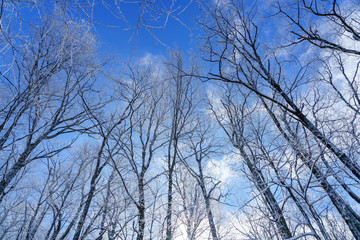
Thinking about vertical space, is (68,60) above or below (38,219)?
above

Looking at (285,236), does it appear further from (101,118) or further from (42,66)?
(42,66)

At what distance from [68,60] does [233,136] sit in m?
5.67

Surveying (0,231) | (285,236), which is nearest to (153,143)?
(285,236)

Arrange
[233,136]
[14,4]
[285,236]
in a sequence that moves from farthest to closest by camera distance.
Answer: [233,136], [285,236], [14,4]

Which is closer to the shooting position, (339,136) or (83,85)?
(339,136)

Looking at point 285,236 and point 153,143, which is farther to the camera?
point 153,143

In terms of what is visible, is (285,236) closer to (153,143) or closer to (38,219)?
(153,143)

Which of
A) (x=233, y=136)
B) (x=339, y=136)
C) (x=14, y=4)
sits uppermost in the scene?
(x=233, y=136)

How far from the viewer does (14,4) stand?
1.55 meters

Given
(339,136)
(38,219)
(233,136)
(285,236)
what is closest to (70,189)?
(38,219)

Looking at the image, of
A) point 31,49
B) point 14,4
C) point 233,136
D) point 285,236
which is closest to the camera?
point 14,4

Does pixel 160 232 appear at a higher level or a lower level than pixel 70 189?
lower

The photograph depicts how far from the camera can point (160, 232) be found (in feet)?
18.0

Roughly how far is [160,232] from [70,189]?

# Task statement
Copy the records word for word, leaving no picture in the copy.

# Final result
Thinking about vertical space, is (68,60) above or below (38,219)?
above

Looking at (285,236), does it appear further from (101,118) or further from (42,66)?
(42,66)

At what distance from [68,60] does [233,136] sit in m?
5.67

Surveying (0,231) | (285,236), which is nearest to (153,143)?
(285,236)

Arrange
[233,136]
[14,4]
[285,236]
in a sequence that moves from farthest to closest by camera distance.
Answer: [233,136], [285,236], [14,4]

Which is closer to the shooting position, (339,136) or (83,85)?
(339,136)

Looking at point 285,236 and point 153,143, which is farther to the camera?
point 153,143

In terms of what is visible, is (285,236) closer to (153,143) or closer to (38,219)?
(153,143)

Which of
A) (x=233, y=136)
B) (x=339, y=136)
C) (x=14, y=4)
sits uppermost in the scene?
(x=233, y=136)

How far from the viewer does (14,4) stand?
1.55 meters

Given
(339,136)
(38,219)
(233,136)
(285,236)
what is closest to (70,189)?
(38,219)

Looking at the image, of
A) point 31,49
B) point 14,4
C) point 233,136
D) point 285,236
which is closest to the camera?
point 14,4

Does pixel 160 232 appear at a higher level or a lower level than pixel 70 189?
lower

The photograph depicts how far from the camera can point (160, 232) be found (in feet)?
18.0

Roughly how far is [160,232] from [70,189]?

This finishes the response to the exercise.